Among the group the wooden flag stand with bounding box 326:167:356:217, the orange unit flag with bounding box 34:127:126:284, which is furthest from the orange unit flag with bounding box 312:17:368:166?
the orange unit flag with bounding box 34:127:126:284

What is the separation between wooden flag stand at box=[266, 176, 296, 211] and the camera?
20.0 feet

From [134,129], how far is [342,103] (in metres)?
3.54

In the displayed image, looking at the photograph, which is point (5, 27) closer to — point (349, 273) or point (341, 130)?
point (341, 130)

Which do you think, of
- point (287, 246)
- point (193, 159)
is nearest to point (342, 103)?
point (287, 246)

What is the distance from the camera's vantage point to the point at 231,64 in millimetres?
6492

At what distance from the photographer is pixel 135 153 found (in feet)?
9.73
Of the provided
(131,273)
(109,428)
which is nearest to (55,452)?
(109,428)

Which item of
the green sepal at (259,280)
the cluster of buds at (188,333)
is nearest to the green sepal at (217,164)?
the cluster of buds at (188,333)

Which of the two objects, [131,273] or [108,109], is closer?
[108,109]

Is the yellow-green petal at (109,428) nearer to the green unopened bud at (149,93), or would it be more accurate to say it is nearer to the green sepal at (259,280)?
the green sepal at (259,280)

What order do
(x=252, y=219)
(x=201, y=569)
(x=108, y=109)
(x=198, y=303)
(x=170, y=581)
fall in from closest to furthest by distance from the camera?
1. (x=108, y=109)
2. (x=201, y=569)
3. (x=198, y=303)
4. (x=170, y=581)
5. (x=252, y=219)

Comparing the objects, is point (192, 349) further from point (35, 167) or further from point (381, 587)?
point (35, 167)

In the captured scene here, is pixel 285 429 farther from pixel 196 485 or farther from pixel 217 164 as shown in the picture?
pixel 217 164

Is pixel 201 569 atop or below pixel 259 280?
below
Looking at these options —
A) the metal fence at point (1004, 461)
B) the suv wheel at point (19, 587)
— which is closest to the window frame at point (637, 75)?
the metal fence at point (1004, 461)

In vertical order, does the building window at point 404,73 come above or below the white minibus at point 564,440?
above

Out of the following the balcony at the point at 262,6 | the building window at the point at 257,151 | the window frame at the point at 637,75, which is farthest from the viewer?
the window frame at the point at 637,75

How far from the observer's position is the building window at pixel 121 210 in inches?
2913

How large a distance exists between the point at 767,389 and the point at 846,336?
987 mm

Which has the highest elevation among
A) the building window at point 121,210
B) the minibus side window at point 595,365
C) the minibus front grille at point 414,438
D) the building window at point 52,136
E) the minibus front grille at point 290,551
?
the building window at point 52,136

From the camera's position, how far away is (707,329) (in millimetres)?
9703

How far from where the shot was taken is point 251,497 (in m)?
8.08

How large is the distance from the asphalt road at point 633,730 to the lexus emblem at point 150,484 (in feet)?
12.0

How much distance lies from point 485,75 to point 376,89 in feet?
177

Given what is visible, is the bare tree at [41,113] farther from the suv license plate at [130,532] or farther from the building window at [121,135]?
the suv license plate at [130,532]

———

→ STATED PROBLEM:
Copy out the lines from the one containing "Which of the" through the one containing "5. (x=252, y=219)", inclusive, with nothing changed.

→ CORRECT ANSWER:
Which of the two objects, [131,273] or [108,109], is closer?
[108,109]

Is the yellow-green petal at (109,428) nearer to the green unopened bud at (149,93), or would it be more accurate to say it is nearer to the green sepal at (259,280)?
the green sepal at (259,280)

What order do
(x=252, y=219)
(x=201, y=569)
(x=108, y=109)
(x=198, y=303)
(x=170, y=581)
fall in from closest to furthest by distance from the camera?
1. (x=108, y=109)
2. (x=201, y=569)
3. (x=198, y=303)
4. (x=170, y=581)
5. (x=252, y=219)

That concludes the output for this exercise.